**Passage retenu**:
Statut collectif

La loi d’habilitation à prendre par ordonnance les mesures pour le renforcement du dialogue social  se donne notamment pour objectif en son article 4, de sécuriser et d’améliorer le dispositif d’extension des accords collectifs de branche ainsi que le mécanisme de l’élargissement.

Explications par Florence Milan, Associée – Capstan Avocats

Il convient de rappeler que l’extension d’une convention ou d’un accord collectif de travail le rend obligatoire pour tous les employeurs (et salariés) compris dans son champ d’application, peu important qu’ils ne soient ni signataires de l’accord, ni membres d’une organisation signataire.

Une fois étendu(e), un accord ou une convention peut être élargi(e). L’élargissement rend les dispositions d’une convention ou d’un accord étendu applicables aux entreprises et salariés relevant d’un autre champ d’application géographique ou d’un autre secteur professionnel dépourvu de disposition conventionnelle.

**Enregistrements du corpus**:
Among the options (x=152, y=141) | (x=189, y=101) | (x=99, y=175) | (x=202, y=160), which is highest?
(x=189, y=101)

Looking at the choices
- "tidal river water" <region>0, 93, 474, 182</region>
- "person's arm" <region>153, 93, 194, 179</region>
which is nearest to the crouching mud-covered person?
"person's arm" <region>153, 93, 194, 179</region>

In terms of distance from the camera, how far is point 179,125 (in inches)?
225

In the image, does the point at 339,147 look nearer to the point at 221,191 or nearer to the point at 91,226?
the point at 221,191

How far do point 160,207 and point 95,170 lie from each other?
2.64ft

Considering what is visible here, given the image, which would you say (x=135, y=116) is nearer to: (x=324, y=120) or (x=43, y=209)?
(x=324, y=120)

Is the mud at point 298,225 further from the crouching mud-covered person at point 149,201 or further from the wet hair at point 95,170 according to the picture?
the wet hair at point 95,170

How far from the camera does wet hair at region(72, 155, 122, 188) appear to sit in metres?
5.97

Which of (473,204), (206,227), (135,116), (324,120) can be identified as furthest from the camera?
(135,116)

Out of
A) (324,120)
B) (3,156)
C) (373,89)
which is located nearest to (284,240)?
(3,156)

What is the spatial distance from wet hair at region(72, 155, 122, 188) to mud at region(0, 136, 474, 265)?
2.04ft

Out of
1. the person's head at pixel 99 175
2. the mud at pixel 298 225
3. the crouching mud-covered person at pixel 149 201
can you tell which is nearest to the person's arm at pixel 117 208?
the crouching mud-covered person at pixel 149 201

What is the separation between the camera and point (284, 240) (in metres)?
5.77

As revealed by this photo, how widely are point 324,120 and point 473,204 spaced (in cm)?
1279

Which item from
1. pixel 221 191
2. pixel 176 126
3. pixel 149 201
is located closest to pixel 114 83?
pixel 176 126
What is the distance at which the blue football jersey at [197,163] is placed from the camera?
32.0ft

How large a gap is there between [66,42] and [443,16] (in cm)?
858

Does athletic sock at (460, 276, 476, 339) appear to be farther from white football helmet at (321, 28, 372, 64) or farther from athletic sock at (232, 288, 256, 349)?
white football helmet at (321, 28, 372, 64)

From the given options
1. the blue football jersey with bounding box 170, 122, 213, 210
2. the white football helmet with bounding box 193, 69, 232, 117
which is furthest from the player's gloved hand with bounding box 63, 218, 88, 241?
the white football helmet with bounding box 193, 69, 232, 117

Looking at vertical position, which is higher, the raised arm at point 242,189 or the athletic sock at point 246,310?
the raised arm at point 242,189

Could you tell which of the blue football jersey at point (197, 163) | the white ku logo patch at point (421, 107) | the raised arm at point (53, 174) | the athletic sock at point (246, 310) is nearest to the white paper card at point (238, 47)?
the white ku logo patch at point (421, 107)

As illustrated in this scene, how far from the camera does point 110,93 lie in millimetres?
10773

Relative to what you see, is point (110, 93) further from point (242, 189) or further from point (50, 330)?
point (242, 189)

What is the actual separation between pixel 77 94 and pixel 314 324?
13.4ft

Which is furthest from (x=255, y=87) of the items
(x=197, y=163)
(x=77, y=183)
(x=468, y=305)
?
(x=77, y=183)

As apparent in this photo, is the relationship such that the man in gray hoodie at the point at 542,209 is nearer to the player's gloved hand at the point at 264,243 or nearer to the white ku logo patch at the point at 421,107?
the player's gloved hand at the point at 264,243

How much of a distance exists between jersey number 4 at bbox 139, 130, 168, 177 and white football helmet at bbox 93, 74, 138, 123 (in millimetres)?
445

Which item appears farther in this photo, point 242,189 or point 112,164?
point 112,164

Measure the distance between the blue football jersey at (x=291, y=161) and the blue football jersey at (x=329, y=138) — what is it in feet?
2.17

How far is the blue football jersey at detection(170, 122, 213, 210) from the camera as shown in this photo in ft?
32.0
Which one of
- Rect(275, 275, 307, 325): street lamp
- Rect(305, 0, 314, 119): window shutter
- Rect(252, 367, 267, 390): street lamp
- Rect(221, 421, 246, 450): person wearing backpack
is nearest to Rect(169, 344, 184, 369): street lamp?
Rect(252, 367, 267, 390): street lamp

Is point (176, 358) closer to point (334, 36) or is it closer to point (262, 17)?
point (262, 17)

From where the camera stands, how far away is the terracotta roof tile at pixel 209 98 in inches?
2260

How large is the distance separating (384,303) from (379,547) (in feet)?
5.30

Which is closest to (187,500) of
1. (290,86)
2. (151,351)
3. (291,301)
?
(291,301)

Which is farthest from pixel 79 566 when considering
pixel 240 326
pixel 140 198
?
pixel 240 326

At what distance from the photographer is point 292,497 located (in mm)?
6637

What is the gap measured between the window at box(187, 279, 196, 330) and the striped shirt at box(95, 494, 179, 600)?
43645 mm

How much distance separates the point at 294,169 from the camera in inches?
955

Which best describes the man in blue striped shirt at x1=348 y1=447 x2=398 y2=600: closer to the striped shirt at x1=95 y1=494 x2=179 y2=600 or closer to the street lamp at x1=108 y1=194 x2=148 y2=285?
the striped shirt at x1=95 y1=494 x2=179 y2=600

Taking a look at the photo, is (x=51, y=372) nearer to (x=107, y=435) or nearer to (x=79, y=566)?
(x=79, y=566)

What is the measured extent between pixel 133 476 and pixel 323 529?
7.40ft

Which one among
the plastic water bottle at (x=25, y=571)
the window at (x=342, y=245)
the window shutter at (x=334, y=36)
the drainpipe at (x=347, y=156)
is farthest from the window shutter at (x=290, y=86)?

**Tâches**:
**A)** Répondez à ces questions d'après le passage retenu sur l'extension des accords collectifs :
(i) Quel article de la loi d'habilitation fixe l'objectif de sécuriser et d'améliorer le dispositif d'extension ?
(ii) Pour qui l'extension rend-elle une convention ou un accord obligatoire ?
(iii) À quelles entreprises et à quels salariés l'élargissement rend-il applicables les dispositions d'un accord étendu ?
**B)** Prolongez le passage retenu sur l'extension des accords collectifs en reprenant après sa dernière phrase.

**Réponses**:
**A)**
(i) L'article 4.
(ii) Pour tous les employeurs et salariés compris dans son champ d'application, même s'ils ne sont ni signataires de l'accord ni membres d'une organisation signataire.
(iii) À ceux qui relèvent d'un autre champ d'application géographique ou d'un autre secteur professionnel dépourvu de disposition conventionnelle.

**B)**
Sécuriser le dispositif d’extension

La sécurisation du dispositif d’extension est appréhendée dans la loi au travers de l’amélioration du droit d’opposition patronale à l’extension et de la consécration législative de l’extension d’un accord de branche ayant des dispositions incomplètes.

  • Le droit d’opposition à l’extension des employeurs

Le droit d’opposition à l’extension a été reconnu aux organisations patronales non signataires d’un accord professionnel dès lors qu’elles emploient plus de 50 % des salariés des entreprises adhérentes aux différentes organisations patronales.

En pratique, compte tenu de la représentativité des organisations patronales, ce droit d’opposition sera dépourvu d’objet car dans la majorité des cas, il n’y a qu’une organisation patronale représentative.

Par ailleurs, dans les quelques secteurs d’activité qui peuvent revendiquer plusieurs organisations patronales représentatives (la couture parisienne, les entreprises du bâtiment employant plus de 10 salariés et le commerce des articles de sports et d’équipements de loisirs), la pluralité n’est pas effective car dans chacun de ces secteurs à chaque fois, une organisation nettement majoritaire, qui dépasse les 90 %.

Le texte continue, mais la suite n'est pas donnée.